Relationships are important! At Work Projects sites, we find that great conversation can develop with students when standing side-by-side painting a house. Since your work crew will most likely be made up of people from at least two different churches, you have the great opportunity to get to know people from a different church and perhaps even a different part of the country than you. Additionally, our desire is that you also get to know the people you are serving. Although health issues or work schedules sometimes prevent the level of interaction we would like, we seek Work Projects partners who can be present with the work crew as much as possible. As visitors in the community, you and your youth have the opportunity to seek these relationships – but do so humbly, understanding that cultural, economic and other barriers are factors to be considered.

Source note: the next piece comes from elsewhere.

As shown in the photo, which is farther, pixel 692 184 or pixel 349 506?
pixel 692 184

YouthWorks hires and trains a Work Projects Coordinator who will be supervising your worksites. However, because there will likely be multiple work projects running at once, the staff will not be on your site with you the entire time but will check in with you at various points throughout the day. You will also receive an orientation and training before arriving at your Work Projects site.
Primarily, we seek to do projects that are at, not above, teenagers’ skill level, so students are able to step out in leadership of those projects. Occasionally, however, there is need for skilled labor in the community. Two to three weeks before your trip, the Site Director will be contacting the Trip Leader to finalize any details. This would be a great time to let them know if you have adults with specialized skills who are coming with you. We cannot guarantee we will have projects that require those special skills, but it is helpful to know what skills are available as we are considering how to best serve the community.